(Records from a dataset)
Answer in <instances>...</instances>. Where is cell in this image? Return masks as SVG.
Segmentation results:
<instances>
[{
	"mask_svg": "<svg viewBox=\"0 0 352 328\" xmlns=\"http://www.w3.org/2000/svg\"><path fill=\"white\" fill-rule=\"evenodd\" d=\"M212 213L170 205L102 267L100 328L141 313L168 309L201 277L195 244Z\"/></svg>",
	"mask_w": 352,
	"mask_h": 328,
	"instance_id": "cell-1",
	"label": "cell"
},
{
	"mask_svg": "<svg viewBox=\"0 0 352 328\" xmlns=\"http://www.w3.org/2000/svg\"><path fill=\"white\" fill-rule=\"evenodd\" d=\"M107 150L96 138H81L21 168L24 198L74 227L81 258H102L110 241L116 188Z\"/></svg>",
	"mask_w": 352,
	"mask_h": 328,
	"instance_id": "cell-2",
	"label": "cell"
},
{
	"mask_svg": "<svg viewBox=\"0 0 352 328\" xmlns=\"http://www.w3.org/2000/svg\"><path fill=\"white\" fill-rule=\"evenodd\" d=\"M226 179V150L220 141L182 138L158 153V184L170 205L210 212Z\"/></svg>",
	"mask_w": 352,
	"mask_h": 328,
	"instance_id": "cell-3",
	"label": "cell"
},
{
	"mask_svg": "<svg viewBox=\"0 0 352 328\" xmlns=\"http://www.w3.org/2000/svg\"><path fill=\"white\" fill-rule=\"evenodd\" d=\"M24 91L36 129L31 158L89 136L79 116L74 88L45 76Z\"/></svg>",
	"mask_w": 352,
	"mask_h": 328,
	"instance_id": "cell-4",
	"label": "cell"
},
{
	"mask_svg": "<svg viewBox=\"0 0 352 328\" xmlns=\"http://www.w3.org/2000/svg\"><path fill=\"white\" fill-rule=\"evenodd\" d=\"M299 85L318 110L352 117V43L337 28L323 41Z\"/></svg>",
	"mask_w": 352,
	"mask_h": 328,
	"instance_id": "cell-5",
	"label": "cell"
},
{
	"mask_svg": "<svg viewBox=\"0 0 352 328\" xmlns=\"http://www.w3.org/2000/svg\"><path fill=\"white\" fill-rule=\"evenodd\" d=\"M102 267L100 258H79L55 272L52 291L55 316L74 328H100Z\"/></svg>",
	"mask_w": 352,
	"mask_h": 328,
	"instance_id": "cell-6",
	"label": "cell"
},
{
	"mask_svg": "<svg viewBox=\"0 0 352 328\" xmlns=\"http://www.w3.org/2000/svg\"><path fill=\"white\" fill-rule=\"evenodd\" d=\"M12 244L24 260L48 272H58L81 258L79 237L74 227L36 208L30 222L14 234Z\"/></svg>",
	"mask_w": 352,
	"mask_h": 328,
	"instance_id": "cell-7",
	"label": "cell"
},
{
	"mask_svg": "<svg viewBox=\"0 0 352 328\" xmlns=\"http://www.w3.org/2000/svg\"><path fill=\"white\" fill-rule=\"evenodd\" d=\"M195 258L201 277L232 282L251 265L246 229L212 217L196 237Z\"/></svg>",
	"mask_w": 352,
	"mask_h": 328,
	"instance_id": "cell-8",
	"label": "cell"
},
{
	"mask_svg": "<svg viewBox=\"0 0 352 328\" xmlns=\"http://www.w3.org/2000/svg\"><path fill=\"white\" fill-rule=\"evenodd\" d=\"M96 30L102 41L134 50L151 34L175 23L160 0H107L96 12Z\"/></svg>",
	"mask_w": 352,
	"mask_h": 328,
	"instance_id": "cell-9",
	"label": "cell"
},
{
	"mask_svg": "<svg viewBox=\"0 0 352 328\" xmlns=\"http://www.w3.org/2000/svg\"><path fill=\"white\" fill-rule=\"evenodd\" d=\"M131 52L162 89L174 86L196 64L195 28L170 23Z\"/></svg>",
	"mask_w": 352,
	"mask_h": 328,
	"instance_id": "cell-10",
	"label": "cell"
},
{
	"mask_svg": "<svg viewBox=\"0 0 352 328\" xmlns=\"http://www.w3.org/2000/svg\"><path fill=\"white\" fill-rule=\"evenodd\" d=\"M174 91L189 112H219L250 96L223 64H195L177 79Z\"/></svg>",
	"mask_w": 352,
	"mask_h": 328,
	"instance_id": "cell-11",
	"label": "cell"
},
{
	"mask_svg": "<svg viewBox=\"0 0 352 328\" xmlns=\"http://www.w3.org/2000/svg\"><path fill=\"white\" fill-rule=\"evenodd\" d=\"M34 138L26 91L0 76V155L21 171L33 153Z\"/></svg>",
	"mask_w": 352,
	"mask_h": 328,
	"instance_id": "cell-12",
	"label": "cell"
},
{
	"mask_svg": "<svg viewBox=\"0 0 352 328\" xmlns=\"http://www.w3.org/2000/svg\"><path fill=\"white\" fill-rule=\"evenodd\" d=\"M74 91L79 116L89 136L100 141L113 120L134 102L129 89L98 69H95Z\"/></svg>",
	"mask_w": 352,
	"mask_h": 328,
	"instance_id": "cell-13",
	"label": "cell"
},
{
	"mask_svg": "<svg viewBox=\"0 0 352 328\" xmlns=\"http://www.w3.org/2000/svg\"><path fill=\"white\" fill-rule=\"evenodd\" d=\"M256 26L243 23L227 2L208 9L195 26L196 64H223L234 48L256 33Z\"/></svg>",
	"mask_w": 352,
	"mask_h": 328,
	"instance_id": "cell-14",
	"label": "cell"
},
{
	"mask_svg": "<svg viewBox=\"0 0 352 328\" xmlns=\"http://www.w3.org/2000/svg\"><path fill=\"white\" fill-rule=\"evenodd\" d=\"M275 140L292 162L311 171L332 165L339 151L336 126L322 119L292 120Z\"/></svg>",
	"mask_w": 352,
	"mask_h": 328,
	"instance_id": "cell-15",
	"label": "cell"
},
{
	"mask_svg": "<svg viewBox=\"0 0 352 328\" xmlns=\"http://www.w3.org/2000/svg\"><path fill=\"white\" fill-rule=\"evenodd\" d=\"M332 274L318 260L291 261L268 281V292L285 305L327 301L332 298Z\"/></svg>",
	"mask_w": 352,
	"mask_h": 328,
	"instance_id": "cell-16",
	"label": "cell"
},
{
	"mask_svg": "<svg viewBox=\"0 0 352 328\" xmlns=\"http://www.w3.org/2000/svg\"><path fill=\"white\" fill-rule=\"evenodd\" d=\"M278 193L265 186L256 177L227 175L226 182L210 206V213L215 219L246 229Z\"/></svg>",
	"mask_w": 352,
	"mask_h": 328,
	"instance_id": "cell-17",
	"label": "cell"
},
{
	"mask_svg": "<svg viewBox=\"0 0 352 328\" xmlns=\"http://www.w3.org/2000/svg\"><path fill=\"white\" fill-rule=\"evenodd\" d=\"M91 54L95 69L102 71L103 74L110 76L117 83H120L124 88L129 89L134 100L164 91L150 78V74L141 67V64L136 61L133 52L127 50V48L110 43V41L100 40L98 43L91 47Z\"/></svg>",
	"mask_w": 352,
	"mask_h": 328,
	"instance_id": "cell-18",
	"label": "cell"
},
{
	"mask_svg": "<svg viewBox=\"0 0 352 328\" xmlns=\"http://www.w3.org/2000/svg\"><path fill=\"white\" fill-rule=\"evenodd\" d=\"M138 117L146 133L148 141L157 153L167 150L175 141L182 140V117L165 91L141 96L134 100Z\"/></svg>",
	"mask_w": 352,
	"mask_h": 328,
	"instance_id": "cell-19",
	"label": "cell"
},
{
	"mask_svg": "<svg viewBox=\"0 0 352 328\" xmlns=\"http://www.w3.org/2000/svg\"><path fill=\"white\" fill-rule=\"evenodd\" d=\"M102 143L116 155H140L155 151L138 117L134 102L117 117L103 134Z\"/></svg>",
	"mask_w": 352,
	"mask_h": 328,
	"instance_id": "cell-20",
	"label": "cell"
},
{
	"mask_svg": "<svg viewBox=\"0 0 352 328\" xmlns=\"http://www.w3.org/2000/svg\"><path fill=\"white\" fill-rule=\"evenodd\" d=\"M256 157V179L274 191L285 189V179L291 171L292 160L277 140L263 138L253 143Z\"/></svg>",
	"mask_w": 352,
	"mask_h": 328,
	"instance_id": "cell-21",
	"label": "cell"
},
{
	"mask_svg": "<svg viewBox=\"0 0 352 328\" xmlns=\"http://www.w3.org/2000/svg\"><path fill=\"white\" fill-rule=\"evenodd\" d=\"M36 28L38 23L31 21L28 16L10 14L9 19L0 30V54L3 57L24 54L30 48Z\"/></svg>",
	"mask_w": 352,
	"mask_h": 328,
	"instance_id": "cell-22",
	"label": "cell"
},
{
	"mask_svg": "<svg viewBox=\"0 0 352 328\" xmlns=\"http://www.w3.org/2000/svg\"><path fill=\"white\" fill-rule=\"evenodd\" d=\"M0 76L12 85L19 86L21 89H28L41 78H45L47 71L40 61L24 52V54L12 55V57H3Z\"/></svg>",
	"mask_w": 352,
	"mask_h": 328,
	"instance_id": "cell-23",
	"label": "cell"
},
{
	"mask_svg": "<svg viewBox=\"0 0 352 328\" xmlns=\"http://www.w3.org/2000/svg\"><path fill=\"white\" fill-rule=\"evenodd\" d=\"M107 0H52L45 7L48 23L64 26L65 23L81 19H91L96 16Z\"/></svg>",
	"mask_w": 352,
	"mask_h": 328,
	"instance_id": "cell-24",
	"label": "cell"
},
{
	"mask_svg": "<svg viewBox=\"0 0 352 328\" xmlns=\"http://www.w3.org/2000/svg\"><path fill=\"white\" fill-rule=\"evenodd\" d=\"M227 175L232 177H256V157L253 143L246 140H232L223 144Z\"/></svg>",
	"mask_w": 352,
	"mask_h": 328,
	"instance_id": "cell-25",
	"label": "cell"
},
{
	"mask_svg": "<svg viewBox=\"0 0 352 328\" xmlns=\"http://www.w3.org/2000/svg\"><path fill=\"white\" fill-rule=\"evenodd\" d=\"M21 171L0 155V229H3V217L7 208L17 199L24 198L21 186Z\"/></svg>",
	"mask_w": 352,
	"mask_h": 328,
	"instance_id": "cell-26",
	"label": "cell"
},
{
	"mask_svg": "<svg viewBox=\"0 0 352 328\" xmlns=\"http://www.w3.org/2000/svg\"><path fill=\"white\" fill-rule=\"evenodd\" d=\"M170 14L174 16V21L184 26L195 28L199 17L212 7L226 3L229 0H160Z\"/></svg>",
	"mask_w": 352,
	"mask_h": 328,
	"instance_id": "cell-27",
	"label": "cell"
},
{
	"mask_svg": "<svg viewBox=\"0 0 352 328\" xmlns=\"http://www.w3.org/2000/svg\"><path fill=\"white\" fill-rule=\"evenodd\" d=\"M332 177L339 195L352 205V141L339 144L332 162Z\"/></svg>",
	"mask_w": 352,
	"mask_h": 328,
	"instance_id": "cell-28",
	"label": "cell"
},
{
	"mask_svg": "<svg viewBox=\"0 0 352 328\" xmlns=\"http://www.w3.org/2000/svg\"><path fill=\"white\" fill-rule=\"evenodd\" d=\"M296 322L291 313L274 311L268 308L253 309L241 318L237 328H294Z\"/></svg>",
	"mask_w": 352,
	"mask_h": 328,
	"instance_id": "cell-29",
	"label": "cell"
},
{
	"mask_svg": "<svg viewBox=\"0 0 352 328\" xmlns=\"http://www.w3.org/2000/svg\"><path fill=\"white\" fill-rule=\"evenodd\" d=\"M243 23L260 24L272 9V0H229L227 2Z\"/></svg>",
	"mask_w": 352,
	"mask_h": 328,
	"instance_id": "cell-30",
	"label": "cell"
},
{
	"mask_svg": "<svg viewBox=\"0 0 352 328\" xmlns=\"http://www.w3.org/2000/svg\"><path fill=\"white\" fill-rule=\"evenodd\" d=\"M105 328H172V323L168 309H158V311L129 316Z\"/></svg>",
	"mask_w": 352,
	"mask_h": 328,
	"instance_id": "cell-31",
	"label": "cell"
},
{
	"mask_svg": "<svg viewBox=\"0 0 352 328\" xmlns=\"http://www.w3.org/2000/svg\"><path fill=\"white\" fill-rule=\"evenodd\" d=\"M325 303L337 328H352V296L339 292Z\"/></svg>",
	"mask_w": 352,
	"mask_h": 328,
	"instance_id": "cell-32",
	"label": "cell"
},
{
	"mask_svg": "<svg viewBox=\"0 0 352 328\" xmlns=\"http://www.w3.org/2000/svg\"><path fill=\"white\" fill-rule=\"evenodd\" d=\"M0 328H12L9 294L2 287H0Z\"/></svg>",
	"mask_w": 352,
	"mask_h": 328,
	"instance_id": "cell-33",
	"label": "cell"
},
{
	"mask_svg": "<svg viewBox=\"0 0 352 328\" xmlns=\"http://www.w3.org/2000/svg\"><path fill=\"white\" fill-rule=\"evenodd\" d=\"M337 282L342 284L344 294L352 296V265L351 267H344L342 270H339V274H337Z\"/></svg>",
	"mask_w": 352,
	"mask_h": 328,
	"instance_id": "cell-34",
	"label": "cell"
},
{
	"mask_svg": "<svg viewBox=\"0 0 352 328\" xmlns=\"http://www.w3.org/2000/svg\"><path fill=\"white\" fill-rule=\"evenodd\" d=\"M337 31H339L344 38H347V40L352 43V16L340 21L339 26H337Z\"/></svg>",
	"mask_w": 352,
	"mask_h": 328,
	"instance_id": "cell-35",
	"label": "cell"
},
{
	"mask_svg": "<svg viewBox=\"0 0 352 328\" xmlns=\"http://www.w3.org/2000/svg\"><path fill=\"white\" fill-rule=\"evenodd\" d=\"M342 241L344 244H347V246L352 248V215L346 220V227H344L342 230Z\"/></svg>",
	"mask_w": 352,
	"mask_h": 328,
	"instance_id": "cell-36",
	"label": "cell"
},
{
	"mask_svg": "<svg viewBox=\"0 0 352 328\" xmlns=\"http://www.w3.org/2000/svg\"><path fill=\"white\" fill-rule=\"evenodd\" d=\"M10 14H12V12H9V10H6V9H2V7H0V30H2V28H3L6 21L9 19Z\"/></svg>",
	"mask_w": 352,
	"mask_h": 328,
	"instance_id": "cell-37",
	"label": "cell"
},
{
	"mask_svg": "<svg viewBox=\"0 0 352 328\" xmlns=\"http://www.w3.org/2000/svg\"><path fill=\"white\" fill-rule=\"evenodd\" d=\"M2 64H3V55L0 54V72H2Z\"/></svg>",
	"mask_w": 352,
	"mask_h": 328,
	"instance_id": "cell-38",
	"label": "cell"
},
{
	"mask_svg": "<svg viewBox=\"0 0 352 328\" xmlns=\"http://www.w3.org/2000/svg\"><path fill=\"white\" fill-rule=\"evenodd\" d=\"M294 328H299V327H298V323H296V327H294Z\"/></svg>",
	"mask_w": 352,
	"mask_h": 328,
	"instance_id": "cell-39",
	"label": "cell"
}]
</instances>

**PROBLEM**
Count the lines of the records that contain the string "instances", treating case as significant, and give only the number.

**COMPLETED TASK**
3